Alıştırma Görevleri:
(1) Camilerle ilgili metne göre iki sokaktaki ufak camiler hangi dönemde inşa edilmiştir?
(2) Camilerle ilgili metinde "Her iki sokakta" ifadesinden "amacımıza uygun değildir." ifadesine kadar olan bölümü, iki ifade de dahil olmak üzere, "kerpiç" yerine "ahşap" koyarak yeniden yazın.
(3) Camilerle ilgili metni kaldığı yerden devam ettirerek bir sonraki bölümü yazın.

Seçilmiş Metin:
══════

Her iki sokakta da Cumhuriyet döneminde inşa edilmiş birer ufak cami vardır. Biri Mengüç Sokağının, Koyunoğlu Müzesi tarafından girilen yönünde bulunan Çukur Cami ki önünde yukarıda sözünü ettiğimiz iki Osmanlı dönemi çeşmeden halen işleyeni yer alır. Diğer Cami ise bu sokağın bitiminde, Cıvıloğlu Çarşısının arkasındaki Cıvıloğlu Camisidir. Bunların dışında bu iki sokakta bulunan tek katlı dükkanlar ve Cumhuriyet dönemi kerpiç evler amacımıza uygun değildir.

══════

Derlenen Malzeme:
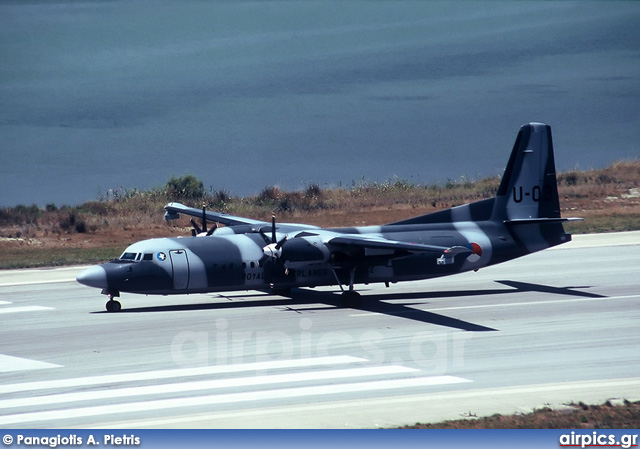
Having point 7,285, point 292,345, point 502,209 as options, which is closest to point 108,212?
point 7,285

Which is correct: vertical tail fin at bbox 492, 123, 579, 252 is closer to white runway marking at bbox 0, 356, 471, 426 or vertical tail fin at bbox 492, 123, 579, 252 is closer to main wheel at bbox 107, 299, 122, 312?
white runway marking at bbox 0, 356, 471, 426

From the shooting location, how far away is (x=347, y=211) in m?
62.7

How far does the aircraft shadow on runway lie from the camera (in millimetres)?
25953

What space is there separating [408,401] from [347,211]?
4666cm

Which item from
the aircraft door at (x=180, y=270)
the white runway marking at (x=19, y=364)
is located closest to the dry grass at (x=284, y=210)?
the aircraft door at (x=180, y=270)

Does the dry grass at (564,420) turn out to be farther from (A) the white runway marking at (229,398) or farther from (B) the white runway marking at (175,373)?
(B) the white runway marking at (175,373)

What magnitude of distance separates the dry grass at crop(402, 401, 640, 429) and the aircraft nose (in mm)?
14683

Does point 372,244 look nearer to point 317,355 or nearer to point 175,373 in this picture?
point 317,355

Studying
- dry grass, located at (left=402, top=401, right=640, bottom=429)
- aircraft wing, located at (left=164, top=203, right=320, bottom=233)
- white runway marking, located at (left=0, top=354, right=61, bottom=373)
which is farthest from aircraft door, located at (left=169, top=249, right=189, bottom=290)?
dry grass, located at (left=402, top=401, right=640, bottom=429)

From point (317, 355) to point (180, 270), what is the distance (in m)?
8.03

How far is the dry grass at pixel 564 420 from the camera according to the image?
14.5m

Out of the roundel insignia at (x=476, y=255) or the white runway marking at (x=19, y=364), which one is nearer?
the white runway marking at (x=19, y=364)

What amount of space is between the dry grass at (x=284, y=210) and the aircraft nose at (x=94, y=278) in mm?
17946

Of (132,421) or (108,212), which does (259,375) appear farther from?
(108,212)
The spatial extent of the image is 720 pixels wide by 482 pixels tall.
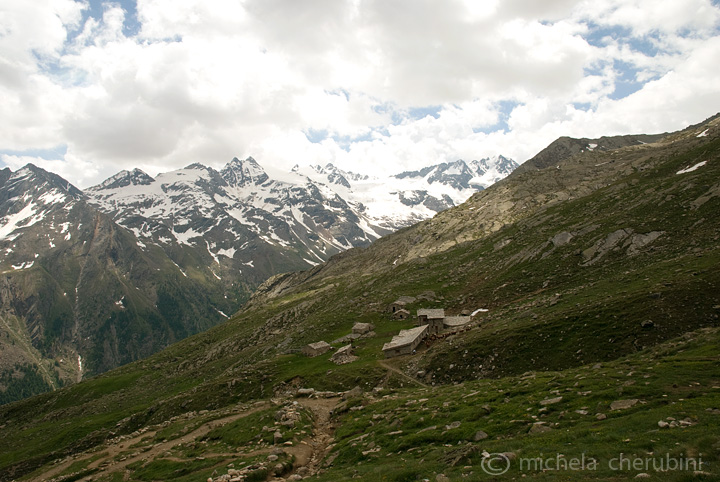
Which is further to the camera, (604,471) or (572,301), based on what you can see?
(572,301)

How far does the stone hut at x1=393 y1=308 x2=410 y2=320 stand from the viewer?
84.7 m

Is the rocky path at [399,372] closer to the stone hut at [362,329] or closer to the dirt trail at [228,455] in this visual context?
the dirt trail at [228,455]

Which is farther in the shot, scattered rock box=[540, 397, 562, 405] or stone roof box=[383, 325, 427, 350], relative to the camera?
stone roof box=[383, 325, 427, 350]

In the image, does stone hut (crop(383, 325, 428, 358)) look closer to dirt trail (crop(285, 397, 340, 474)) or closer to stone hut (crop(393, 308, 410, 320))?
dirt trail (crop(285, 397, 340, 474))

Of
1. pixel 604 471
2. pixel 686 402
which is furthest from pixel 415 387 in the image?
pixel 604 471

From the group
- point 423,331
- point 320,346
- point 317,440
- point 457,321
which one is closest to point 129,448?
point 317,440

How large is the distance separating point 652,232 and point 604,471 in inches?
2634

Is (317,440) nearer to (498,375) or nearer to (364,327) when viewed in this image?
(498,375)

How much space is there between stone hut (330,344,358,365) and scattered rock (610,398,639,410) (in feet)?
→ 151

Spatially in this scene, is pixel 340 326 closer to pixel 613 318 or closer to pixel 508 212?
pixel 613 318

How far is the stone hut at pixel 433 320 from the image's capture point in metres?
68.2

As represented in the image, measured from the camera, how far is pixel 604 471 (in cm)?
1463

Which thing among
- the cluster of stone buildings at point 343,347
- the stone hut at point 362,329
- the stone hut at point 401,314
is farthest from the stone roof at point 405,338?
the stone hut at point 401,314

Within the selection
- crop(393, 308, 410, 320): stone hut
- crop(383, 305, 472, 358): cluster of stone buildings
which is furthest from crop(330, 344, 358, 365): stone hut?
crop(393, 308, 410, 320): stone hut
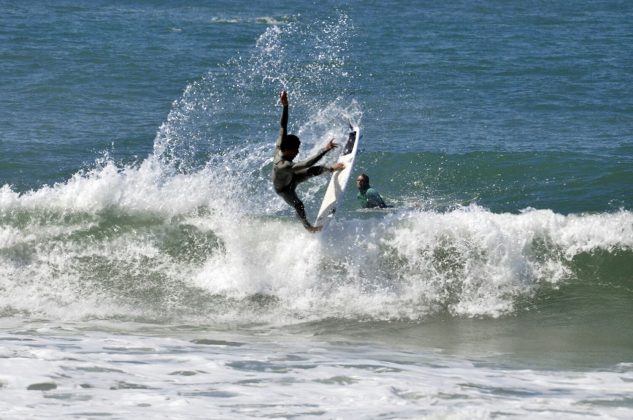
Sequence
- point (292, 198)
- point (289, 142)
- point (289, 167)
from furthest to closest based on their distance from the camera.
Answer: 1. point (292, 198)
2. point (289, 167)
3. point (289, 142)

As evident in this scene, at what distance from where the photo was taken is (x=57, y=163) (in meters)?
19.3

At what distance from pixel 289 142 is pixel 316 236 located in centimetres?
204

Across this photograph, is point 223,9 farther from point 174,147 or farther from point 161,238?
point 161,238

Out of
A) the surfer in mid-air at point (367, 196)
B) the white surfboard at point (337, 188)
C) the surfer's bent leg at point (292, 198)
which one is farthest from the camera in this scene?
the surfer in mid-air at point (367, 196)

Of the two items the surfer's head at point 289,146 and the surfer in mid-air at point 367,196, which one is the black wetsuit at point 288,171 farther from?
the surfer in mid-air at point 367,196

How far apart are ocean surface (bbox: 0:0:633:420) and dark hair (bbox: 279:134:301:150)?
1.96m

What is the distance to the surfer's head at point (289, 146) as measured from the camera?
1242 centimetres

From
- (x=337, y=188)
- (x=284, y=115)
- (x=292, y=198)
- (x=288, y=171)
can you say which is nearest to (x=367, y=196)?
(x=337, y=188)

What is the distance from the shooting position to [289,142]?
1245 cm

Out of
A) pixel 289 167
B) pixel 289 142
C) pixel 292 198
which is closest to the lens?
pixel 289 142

══════

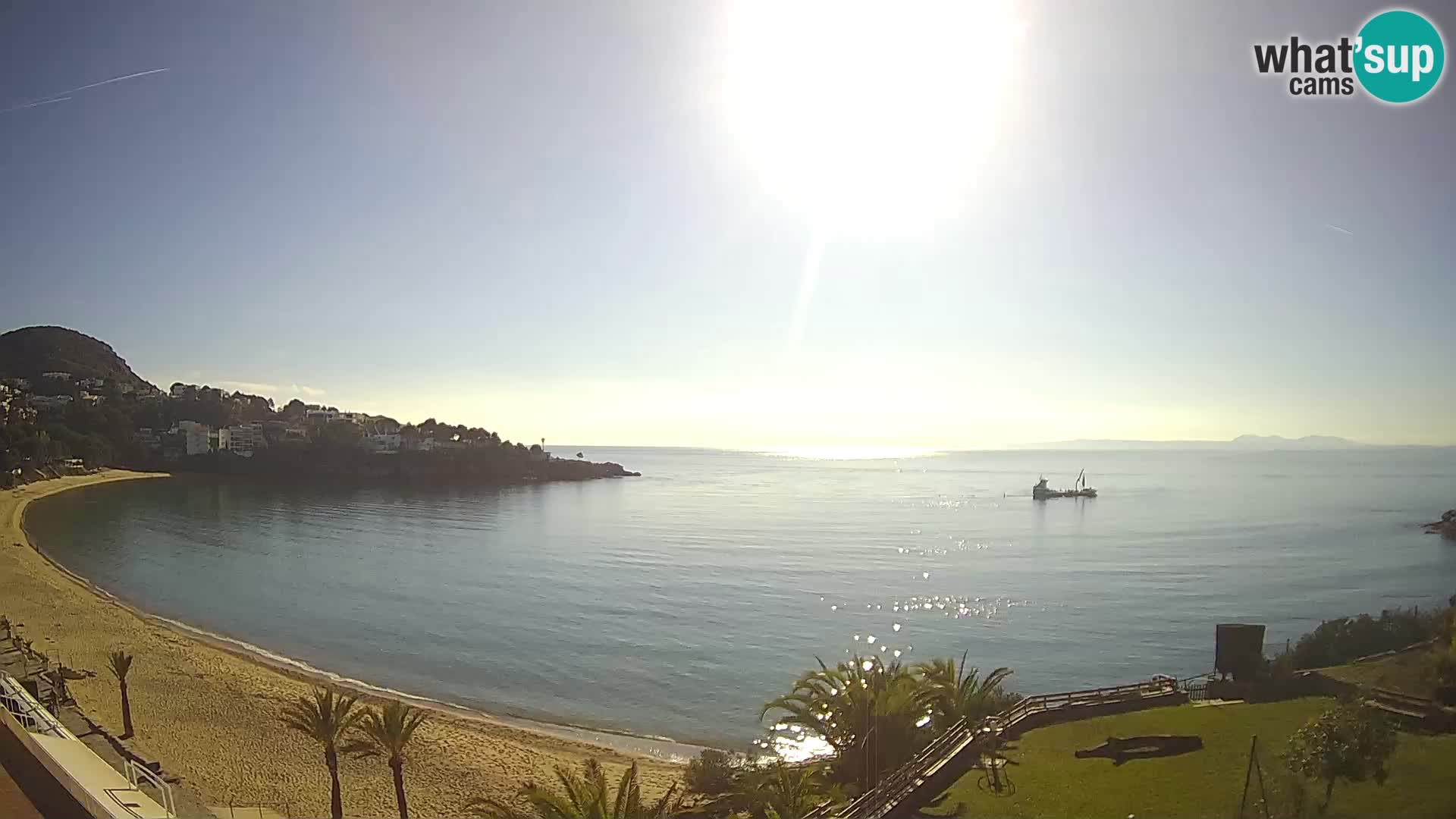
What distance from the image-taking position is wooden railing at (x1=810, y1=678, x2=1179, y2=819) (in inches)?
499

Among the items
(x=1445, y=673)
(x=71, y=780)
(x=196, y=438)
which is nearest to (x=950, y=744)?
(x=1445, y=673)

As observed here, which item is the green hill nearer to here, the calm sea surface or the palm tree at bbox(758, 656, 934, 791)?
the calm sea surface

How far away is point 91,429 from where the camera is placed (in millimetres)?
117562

══════

Görev Yanıtları:
(1) Cumhuriyet döneminde inşa edilmiştir.

(2)
Her iki sokakta da Cumhuriyet döneminde inşa edilmiş birer ufak cami vardır. Biri Mengüç Sokağının, Koyunoğlu Müzesi tarafından girilen yönünde bulunan Çukur Cami ki önünde yukarıda sözünü ettiğimiz iki Osmanlı dönemi çeşmeden halen işleyeni yer alır. Diğer Cami ise bu sokağın bitiminde, Cıvıloğlu Çarşısının arkasındaki Cıvıloğlu Camisidir. Bunların dışında bu iki sokakta bulunan tek katlı dükkanlar ve Cumhuriyet dönemi ahşap evler amacımıza uygun değildir.

(3)
Sözü edilen sokaklarda 7 adet muhtemelen tescil edilmiş ev vardır. Bu evler Kültür Ve Tabiat Varlıklarını Koruma Kurulu'nun vereceği izin ve proje onayı ile restore edilebilir. Sokağın geri kalan evleri ve dükkanları muhtemelen tescilli olmayıp son derece bakımsızdır. Tüm sokaklardaki bu gibi tescilli olmayan evler ve dükkanlar istimlak edilmelidir. Yerine dış görünüşleri ve plan özellikleri ile klasik Türk Evi plan şemasına uyan iç sofalı veya Karnıyarık tabir ettiğimiz plan tipinde iki veya üç katlı evler yapılmalıdır. Yeni yapılacak evlerde alt katlar dükkan, üst katlar büro olacak şekilde düşünülmüştür. Ama dış görünüşü ile tamamiyle 19. yüzyıl Osmanlı şehir dokusuna ait bir görünüm sunulacaktır. Düşüncemiz ideal eski bir Osmanlı mahallesinde bulunan bütün unsurları ve tüm özellikleri, hatta çarşısıyla beraber bu sokağa taşımaktır.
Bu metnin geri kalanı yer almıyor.